Möglicher Anschlag auf der Krim Schüler soll für Explosion verantwortlich sein

In einer Schule auf der Halbinsel Krim ist es zu einer schweren Explosion gekommen. Mindestens 13 Menschen wurden dabei getötet. Die russischen Behörden sprechen von einem Anschlag.


Bei einer Explosion in einer Berufsschule auf der Krim sind mehrere Menschen ums Leben gekommen. Russische Behörden gehen von einem Terroranschlag aus. Die genauen Umstände würden geprüft, sagte ein Kremlsprecher der Agentur Interfax. Präsident Wladimir Putin sei informiert worden. Beim Urheber der Explosion handelt es sich laut Krim-Regierungschef Sergej Aksjonow um einen Schüler der Berufsschule. Der 22-Jährige hat sich demnach das Leben genommen.

Aksjonow sprach zunächst von 13 Toten. Die Bombe soll mit Metallteilen gefüllt gewesen sein.
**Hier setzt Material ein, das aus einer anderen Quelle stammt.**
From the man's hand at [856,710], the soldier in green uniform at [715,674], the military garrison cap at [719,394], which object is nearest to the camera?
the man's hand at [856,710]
Bombenspezialisten suchten den Tatort in der Berufsschule bereits nach den Gegenständen ab, teilte das Staatliche Ermittlungskomitee in Kertsch mit.

Bei den Toten soll es sich vor allem um Jugendliche handeln, die sich zum Zeitpunkt der Explosion in der Kantine der Schule aufhielten. Insgesamt seien mehr als 50 Menschen verletzt worden. Die örtlichen Behörden waren anfangs von einer Gasexplosion ausgegangen.

In ersten Berichten waren die örtlichen Behörden von einer Gasexplosion in der Stadt Kertsch ausgegangen. Später sprach das Nationale Anti-Terror-Komitee Russlands (NAK) aber von der Explosion eines unbekannten Sprengsatzes. Der örtliche Gasversorger auf der Krim teilte mit, die Schule habe keinen Gasanschluss.

Kertsch liegt ganz im Osten der ukrainischen Halbinsel Krim, die Russland im Jahr 2014 annektiert hat. Von dort führen eine Fährverbindung und seit diesem Jahr auch eine Brücke auf das russische Festland. Beim letzten großen Terroranschlag in Russland im April 2017 waren in der U-Bahn von St. Petersburg 14 Menschen getötet und mehr als 50 verletzt worden.